DiCaprio also did a great job as Ernest Burkhart, playing him down right to the facial tick. In this film, in particular, he seemed to have dissolved more into this role than in previous ones. 

It was also great to see Plemons acting as someone other than the bad guy. While this character did maintain the same elusiveness as his prior roles, I think Plemons added an interesting touch to the performance. 

While I did very much enjoy this film, it did lose a star due to the ending. Without revealing too much, it was just unbelievably meta and felt like a waste of time. Scorsese could have ended it at so many different points before then, but chose to end it in an odd, uninteresting way.

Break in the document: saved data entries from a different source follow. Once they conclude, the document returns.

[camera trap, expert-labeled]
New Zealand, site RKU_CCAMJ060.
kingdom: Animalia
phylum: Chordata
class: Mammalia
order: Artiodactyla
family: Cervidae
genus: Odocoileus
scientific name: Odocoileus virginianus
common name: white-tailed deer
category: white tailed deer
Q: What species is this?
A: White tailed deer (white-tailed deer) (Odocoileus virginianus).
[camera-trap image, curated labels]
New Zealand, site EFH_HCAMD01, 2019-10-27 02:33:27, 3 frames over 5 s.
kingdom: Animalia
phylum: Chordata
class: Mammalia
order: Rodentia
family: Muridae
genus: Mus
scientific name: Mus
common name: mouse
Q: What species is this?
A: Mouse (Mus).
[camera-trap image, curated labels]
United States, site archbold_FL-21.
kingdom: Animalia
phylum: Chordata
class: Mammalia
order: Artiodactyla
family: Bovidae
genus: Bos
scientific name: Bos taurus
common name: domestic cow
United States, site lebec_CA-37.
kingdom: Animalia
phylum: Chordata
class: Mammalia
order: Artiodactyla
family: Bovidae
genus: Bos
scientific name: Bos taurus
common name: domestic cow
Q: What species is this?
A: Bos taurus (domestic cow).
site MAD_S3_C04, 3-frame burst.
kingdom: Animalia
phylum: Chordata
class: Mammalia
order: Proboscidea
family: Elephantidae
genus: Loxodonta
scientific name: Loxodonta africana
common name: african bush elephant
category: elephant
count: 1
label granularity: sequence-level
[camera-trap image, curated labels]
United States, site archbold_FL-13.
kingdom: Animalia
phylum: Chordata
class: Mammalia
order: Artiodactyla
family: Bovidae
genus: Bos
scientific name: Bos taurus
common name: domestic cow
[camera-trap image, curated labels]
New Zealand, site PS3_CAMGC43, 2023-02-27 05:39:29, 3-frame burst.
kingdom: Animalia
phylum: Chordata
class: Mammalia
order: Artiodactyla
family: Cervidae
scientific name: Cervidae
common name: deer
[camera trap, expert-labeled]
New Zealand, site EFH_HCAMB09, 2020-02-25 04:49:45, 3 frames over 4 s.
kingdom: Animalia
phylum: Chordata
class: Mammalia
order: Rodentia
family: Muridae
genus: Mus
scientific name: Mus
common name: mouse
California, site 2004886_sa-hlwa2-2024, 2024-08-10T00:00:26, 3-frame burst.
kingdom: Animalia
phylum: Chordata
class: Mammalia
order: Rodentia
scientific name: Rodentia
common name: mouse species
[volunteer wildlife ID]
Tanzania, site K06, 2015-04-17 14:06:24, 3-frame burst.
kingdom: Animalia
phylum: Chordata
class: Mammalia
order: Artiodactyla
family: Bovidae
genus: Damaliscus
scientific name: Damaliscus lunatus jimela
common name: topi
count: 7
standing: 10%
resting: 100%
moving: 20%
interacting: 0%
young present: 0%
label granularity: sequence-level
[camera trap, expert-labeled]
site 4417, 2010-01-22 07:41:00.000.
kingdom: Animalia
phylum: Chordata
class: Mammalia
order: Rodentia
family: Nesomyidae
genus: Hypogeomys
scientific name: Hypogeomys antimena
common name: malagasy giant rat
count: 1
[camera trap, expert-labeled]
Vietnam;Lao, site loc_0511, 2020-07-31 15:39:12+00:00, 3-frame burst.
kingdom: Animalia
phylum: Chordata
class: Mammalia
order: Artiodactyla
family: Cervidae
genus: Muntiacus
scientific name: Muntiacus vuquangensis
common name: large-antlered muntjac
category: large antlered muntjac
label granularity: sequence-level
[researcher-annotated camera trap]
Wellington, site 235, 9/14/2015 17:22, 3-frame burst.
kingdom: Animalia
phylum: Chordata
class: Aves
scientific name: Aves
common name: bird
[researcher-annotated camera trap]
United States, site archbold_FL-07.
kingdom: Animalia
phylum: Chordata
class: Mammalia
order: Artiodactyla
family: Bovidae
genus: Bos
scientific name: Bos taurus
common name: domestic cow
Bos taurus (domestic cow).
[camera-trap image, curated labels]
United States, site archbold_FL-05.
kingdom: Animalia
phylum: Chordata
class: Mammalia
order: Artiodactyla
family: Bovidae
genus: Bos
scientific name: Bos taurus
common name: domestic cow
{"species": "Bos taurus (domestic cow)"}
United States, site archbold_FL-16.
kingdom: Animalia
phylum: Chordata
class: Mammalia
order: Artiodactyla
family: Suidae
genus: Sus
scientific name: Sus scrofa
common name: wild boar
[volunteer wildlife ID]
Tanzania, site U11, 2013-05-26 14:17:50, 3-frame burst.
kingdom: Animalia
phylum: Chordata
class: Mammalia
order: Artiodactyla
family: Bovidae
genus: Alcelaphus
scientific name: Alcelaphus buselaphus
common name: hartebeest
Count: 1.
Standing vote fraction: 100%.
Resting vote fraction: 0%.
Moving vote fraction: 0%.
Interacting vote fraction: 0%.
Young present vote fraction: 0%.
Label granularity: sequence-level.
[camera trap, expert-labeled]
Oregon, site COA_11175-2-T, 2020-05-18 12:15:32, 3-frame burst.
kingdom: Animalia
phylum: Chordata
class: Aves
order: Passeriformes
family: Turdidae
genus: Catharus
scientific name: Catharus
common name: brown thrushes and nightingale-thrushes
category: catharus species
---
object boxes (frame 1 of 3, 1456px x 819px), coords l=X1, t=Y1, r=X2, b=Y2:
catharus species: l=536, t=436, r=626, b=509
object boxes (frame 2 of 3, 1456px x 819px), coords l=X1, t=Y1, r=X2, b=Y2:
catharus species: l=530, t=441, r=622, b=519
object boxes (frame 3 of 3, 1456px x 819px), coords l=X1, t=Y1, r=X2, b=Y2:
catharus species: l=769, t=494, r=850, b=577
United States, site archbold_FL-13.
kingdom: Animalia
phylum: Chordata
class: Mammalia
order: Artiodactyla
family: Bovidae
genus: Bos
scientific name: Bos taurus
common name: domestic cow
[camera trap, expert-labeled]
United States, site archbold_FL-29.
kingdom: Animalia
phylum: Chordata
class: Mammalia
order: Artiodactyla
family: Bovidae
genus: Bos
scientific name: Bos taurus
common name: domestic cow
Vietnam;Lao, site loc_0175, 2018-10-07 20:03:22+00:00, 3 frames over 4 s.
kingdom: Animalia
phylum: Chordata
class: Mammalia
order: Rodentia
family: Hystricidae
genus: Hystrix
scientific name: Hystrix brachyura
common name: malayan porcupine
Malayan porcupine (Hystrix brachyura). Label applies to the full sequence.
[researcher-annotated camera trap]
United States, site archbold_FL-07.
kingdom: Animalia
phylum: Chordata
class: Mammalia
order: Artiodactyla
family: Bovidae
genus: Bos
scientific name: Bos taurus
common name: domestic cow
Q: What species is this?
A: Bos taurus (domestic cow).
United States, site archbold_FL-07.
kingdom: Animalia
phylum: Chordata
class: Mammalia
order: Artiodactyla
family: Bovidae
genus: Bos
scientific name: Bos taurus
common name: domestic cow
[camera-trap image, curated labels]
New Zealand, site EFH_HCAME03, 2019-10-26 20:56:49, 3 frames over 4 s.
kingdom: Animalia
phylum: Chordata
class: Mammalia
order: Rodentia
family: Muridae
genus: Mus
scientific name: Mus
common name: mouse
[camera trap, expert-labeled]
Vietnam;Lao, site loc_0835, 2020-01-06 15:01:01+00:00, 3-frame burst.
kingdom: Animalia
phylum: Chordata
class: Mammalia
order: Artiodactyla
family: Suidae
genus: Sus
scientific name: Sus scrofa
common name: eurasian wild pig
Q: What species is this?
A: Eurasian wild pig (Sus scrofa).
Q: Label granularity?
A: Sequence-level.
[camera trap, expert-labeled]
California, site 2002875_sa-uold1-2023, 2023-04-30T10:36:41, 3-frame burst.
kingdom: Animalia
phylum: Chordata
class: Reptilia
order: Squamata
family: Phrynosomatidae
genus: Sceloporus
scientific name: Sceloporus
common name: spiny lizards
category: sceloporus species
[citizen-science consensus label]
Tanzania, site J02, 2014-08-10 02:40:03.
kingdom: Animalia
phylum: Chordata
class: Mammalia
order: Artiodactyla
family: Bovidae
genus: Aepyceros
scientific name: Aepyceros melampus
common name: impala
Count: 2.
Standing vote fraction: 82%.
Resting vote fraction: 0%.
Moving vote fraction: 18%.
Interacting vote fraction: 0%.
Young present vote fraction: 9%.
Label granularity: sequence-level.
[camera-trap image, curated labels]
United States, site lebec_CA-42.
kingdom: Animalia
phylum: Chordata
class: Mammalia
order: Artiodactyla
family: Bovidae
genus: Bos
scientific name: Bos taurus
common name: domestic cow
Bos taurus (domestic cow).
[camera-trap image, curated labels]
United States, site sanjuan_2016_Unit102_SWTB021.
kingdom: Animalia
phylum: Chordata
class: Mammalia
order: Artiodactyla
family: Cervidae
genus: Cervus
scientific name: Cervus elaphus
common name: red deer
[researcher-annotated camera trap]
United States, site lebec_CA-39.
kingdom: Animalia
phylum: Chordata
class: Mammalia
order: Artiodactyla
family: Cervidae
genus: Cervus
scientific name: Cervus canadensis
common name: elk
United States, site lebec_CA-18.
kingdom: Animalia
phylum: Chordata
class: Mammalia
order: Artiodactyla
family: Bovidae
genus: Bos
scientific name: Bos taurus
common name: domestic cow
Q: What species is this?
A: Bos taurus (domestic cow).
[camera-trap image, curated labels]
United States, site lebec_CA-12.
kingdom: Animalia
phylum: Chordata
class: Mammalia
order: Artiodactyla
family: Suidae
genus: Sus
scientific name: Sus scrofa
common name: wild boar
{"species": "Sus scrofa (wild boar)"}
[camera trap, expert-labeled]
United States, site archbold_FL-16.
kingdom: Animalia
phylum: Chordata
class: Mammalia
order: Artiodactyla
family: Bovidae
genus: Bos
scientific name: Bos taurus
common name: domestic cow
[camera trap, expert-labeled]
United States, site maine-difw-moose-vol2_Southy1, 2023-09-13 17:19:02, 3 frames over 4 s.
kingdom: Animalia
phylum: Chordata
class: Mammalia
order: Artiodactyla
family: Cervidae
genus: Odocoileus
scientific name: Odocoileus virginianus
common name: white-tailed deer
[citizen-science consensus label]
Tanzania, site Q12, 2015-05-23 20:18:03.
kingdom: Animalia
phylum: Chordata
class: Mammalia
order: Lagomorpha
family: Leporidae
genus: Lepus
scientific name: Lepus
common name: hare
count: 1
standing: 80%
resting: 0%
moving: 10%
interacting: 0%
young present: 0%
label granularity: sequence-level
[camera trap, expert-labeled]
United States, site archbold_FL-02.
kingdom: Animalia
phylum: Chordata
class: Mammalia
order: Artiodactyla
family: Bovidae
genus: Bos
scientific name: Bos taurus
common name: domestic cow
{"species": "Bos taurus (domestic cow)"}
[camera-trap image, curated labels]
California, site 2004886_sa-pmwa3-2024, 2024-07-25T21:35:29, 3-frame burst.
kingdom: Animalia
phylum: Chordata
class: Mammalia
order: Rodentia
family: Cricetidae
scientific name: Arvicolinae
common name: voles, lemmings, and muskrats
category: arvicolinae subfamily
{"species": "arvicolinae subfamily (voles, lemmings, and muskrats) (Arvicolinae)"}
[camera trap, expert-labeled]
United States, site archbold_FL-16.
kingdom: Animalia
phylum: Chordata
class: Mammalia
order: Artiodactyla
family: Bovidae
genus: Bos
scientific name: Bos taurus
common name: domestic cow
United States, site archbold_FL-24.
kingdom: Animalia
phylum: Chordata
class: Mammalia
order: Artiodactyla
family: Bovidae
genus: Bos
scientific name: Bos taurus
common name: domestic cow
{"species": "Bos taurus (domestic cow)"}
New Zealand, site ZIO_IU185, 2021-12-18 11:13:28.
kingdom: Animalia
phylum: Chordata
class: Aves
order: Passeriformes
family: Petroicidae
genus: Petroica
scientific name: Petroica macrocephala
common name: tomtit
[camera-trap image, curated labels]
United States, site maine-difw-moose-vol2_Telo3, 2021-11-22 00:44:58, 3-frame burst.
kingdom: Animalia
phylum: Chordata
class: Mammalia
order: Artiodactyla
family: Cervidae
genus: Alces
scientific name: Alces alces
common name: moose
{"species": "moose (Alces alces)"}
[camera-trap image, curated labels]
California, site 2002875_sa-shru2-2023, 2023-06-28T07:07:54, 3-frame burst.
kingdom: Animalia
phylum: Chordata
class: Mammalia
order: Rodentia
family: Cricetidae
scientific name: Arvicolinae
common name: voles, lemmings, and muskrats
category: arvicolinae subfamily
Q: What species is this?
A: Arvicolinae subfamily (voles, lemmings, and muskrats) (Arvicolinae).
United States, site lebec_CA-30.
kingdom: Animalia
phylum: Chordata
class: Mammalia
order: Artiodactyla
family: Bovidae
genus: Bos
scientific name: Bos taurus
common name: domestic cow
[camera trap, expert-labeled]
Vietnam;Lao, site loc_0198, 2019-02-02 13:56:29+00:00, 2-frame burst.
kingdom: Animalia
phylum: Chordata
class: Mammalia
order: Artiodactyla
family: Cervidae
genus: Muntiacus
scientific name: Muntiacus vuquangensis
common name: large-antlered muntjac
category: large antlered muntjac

I call it a waste of time because the only other problem I had with the movie was its run time. It is a three and a half hour film, and it definitely felt like it. If you are someone who can’t sit still for a long time, I do not recommend seeing this movie in theaters. 

At certain times, it was just very slow and dull, unlike “Oppenheimer,” which was also three hours long, but had me glued to the screen the entire time. 

This is strange for a director like Scorsese, who praises seeing films in the theater rather than on streaming platforms. While I thought each part of the film was important, aside from the ending, of course, I did find it especially long. I think that if you want people to come to the theater to see your movie, you have to make it a little shorter.

Even with its very long runtime, I do want to watch this movie again sometime soon. I hope to see some nominations come award season, especially for Gladstone.